Stated task A »
Which R packages does the post load with library() calls in Step 1?

#### Text ####

We just finished collecting the first cohort of the WARN-D study, our ambitious effort to create a personalized early warning system for depression. In the 90 minute self report survey, we try to get at many of the most relevant predicators for depression onset. Creating this battery took us many months, and involved a delphi study of experts.
I’m now looking into the data for the first time, and to save myself a bit of time, I created a basic R script to get rough overviews for each scale. This script uses a number of tools (exploratory and confirmatory factor analysis, principal component analysis, network analysis) to get at basic information. I thought I’d share it here if others wanted to use it. It’s set up in a way that all you need to do is select your particular items, and it should all just run automatically.
I’ll walk you through the code briefly, and paste some graphs of how this looks like in example data. In the models, we’re going to ignore distributions (skewed), ordinal vs gaussian data (I just assume data to be normal for this example), and any complications: this is really just a quick setup.
(Note: WordPress keeps screwing with my assign symbol, so I’ll use “←” here instead.)
Step 1: packages and basic data wrangling
library("readr") library("dplyr") library("psych") library("qgraph") library("bootnet") library("OpenMx") library("EGAnet") library("lavaan") |
I show you two ways to select subsets of your data. First, when variables are organized subsequently.
df ← read_csv("data.csv") start ← which(names(df)=='ItemName1'); start # enter the first questionnaire item end ← which(names(df)=='ItemName20'); end # enter the last questionnaire item df_small ← na.omit(select(df, start:end)) |
Or second, when variables you want are not subsequent:
selection ← c ( which(names(df)=='ItemName1'), which(names(df)=='ItemName14'), which(names(df)=='ItemName27'), which(names(df)=='ItemName31'), which(names(df)=='ItemName55'), which(names(df)=='ItemName102')) df_small ← na.omit(select(df, c=selection)) |
I also have a brief section on how to quickly make sum-scores:
df_small ← df %>% rowwise() %>% mutate(new_sumscore=sum(ItemName1,ItemName2,ItemName3)) |
Step 2: Descriptives
Now that we have the dataframe we want, we can run a number of psychometric analyses. I usually start with descriptives; I’m sure there are fancier ways to do this, but I really like the dfSummary function from the ‘summarytools’ package. And then I usually visualize my correlation matrix via the ‘qgraph’ package, using a spring layout where more closely related items are visualized more closely together. The vechs function takes the lower triangle of the matrix excluding the diagonal (you don’t want those pesky 1s of the diagonal in your summary).

####

Stated task B »
Could you give the rows as a numbered list, starting at the line of the rows that contains "Looking at this photograph, does" and stopping after the final line of the rows, with blank lines omitted?

#### Input for this task ####

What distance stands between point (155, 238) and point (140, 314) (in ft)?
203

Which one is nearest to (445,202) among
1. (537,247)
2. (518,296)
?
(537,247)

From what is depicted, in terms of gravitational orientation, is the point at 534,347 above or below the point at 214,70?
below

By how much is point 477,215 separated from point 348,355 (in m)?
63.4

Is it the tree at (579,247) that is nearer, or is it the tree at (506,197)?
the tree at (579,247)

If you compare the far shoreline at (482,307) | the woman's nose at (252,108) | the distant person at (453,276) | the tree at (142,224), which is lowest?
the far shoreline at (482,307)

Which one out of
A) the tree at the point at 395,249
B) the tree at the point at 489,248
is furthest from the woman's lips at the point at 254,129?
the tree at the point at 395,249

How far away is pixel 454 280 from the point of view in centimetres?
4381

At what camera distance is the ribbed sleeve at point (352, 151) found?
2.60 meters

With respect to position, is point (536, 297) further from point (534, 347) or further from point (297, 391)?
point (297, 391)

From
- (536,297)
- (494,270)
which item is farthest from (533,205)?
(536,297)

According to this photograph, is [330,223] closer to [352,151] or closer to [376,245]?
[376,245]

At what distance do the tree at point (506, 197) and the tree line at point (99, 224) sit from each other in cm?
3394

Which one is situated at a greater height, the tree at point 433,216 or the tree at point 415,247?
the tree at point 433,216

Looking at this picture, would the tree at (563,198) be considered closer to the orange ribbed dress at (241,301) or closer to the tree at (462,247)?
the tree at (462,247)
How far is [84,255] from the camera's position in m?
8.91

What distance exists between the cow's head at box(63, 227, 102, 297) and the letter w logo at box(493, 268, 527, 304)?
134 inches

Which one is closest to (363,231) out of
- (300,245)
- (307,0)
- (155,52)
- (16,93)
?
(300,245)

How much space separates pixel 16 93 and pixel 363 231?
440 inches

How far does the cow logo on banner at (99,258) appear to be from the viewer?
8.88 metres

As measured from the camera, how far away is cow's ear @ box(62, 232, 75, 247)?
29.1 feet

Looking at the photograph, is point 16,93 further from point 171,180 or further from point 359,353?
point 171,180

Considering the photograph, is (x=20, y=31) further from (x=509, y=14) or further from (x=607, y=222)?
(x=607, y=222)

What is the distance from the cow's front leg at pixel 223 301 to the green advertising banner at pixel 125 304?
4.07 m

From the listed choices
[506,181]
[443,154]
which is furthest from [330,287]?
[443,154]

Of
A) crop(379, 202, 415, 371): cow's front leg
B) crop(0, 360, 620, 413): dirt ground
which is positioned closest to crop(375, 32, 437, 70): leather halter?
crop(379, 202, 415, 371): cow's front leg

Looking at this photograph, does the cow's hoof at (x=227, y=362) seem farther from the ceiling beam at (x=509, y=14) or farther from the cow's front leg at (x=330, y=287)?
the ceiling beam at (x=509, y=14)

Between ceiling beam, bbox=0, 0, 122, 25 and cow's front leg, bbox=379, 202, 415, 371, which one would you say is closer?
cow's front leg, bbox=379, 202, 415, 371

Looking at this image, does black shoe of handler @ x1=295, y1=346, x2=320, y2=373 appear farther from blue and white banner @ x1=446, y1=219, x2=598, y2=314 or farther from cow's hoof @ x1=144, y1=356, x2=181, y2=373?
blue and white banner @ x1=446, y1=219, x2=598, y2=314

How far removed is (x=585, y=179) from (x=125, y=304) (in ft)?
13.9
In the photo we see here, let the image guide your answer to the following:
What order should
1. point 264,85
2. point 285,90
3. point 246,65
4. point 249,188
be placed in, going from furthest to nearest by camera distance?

####

Correct answer A »
readr, dplyr, psych, qgraph, bootnet, OpenMx, EGAnet, lavaan

Correct answer B »
1. Looking at this photograph, does the cow's hoof at (x=227, y=362) seem farther from the ceiling beam at (x=509, y=14) or farther from the cow's front leg at (x=330, y=287)?
2. the ceiling beam at (x=509, y=14)
3. Between ceiling beam, bbox=0, 0, 122, 25 and cow's front leg, bbox=379, 202, 415, 371, which one would you say is closer?
4. cow's front leg, bbox=379, 202, 415, 371
5. Looking at this image, does black shoe of handler @ x1=295, y1=346, x2=320, y2=373 appear farther from blue and white banner @ x1=446, y1=219, x2=598, y2=314 or farther from cow's hoof @ x1=144, y1=356, x2=181, y2=373?
6. blue and white banner @ x1=446, y1=219, x2=598, y2=314
7. How far removed is (x=585, y=179) from (x=125, y=304) (in ft)?
8. 13.9
9. In the photo we see here, let the image guide your answer to the following:
10. What order should
11. 1. point 264,85
12. 2. point 285,90
13. 3. point 246,65
14. 4. point 249,188
15. be placed in, going from furthest to nearest by camera distance?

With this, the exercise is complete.